Monday, August 25, 2008

The parkway August 25

The last entry today is about the front garden. Perhaps I can get Jane to take some pretty pictures of it. It is hard to do that. The front, or parkway as we call it in Chicago, has been torn up and is in the process of coming back. It will take years.

The first sign of trouble in the front was when we had the sewer contractor put a clean-out into the sewer. This tore up a small area of the front and left a small mound of clay and garbage dirt. That was in November, 2006. In late January 2007, a city main to the house broke when the temperatures plunged.

So many mains broke in the city that there was trouble trying to repair them and our water break wasn’t given the priority of other problems.

So it froze the street. Jane, we need a picture of the frozen cars here, it will help people remember that it isn’t always this hot.

About two inches of water slowly spread from the main to the houses on each side for several lots, and also into the street. Cars parked in front of our house became encased in several inches of ice and could not be moved for several weeks. And a large area became unusable by vehicles due to the ice. You could get your car in, but the ice would grow around it overnight and you couldn’t get out without a tow truck.

Anyway, that created a big hole in the parkway about ten feet from the sewer clean-out. The city came by and inspected the four story tree in front of the house and removed it. They said the sewer and water work had torn its roots and it could come down in a high wind. Now there was another hole.

The loss of the sugar maple, it was about 45 years old according to some kids who counted the rings, was heart breaking. We had loved the color of the reflected light streaming through our windows in the evening. Now, our windows were open to the street lamp and noise of the street too.

One of our dreams was to complete our attic, leaving a French window in the front that we could open to the tree. That is all gone now.

However, the surviving firewood from the tree burns slow and has a wonderful smell.

In the summer the city came by and put a dinky little hedge maple in the hole left by the tree. We never loved that tree and knew it wouldn’t last. It was felled when our water contractor upgraded the building water supply and did more work on the sewer line. Good bye hedge maple, hello three more holes.
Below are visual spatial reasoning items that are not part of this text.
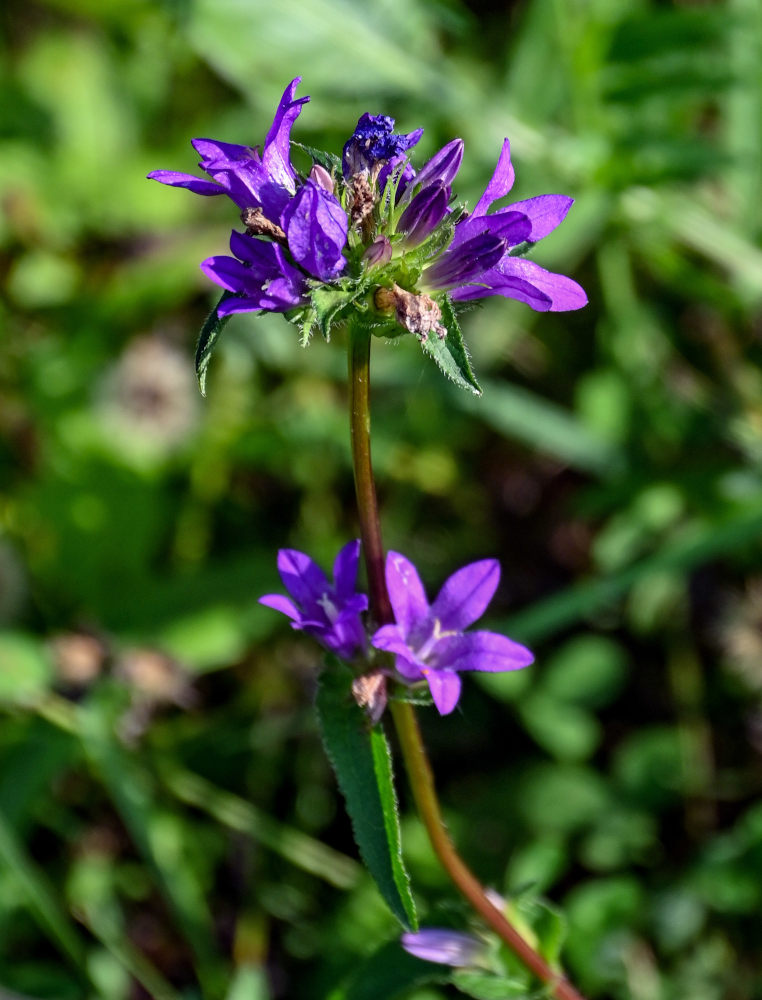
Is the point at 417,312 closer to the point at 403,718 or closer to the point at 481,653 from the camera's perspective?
the point at 481,653

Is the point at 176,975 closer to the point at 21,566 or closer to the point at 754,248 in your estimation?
the point at 21,566

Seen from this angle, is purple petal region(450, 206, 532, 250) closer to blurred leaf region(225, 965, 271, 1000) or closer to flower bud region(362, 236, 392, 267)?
flower bud region(362, 236, 392, 267)

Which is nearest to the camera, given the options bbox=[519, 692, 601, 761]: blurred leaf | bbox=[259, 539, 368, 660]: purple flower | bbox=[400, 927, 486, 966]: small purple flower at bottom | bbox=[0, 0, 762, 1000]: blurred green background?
bbox=[259, 539, 368, 660]: purple flower

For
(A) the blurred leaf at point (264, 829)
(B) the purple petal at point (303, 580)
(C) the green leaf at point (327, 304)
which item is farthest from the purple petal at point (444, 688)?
(A) the blurred leaf at point (264, 829)

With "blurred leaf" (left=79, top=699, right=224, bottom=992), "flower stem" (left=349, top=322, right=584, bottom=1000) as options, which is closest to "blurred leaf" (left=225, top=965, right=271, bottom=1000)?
"blurred leaf" (left=79, top=699, right=224, bottom=992)

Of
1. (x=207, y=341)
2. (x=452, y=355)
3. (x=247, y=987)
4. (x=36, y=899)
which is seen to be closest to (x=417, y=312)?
(x=452, y=355)

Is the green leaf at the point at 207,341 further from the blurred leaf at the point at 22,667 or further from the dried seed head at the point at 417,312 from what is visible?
the blurred leaf at the point at 22,667
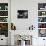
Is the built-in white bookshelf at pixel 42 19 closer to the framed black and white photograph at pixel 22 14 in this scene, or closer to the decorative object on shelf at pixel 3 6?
the framed black and white photograph at pixel 22 14

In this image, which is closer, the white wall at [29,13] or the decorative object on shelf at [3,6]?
the white wall at [29,13]

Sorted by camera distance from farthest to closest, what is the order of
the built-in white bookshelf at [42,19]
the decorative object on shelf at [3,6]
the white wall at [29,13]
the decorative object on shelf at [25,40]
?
the decorative object on shelf at [3,6] → the built-in white bookshelf at [42,19] → the white wall at [29,13] → the decorative object on shelf at [25,40]

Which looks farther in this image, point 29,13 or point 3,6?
point 3,6

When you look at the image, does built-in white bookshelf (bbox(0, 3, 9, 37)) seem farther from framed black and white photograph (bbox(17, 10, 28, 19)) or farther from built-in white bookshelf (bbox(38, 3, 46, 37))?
built-in white bookshelf (bbox(38, 3, 46, 37))

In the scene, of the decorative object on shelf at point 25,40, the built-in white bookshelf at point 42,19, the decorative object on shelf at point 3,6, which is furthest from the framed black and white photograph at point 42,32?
the decorative object on shelf at point 3,6

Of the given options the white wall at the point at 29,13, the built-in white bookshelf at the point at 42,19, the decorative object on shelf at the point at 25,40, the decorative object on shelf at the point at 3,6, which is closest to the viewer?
the decorative object on shelf at the point at 25,40

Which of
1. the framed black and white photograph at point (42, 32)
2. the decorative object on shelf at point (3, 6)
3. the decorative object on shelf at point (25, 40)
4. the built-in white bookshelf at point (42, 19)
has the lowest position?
the decorative object on shelf at point (25, 40)

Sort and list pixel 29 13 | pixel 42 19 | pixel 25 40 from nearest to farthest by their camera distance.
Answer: pixel 25 40 < pixel 29 13 < pixel 42 19

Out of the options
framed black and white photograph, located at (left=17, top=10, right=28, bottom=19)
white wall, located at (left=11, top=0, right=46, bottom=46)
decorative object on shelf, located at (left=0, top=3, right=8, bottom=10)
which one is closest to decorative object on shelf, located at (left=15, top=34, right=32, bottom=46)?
white wall, located at (left=11, top=0, right=46, bottom=46)

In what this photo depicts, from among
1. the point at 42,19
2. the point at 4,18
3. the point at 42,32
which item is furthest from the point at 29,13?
the point at 4,18

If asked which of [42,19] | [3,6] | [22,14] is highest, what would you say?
[3,6]

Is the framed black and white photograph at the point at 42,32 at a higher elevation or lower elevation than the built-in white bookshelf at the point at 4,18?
lower

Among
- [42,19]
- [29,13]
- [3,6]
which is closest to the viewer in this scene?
[29,13]

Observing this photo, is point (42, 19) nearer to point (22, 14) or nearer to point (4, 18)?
point (22, 14)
That was last winter. We contacted the city to request another tree, this time making a specific request for an Accolade Elm. This is a relative of the elm trees that were famous in this area, until they were killed by Dutch elm disease. I thought that it would be nice to be the first house on the block to have an elm again.

While we are waiting for the elm, the gas utility company has done more work on the parkway, putting new service in one area and removing it from another. Two more holes.

Yesterday I worked on the parkway, gathering the clay, bricks, cement, rocks and junk that had been dumped there over the years by contractors, and unearthed by all these efforts. I pushed it to the center of the parkway and hoped the city or the gas utility would take it away.

The pile ended up being about three foot high and about three foot around. That’s a lot of earth coming from a patch of parkway only about 6’ by 30’. I went out and purchased about $200 of rock and about $250 of plants and started work.

The neighbors say it looks nice. It will take years to know for sure.

I think that the parkway has become a metaphor for the things that can go wrong in life and also how life can survive and grow. Of course, left to its own devices, the parkway would be a weed patch. In fact it was a weed patch for most of the summer as we waited for the utility to complete its work.

The parkway is never going to be perfect and maybe it will never be complete. It is a growing thing, complicated by the salt in the street, the passage of pedestrians and dogs over it and its use to access the building for the sewer, water and gas. But it should look beautiful in a few years. I can see where it is headed and have faith in my vision of how it will look.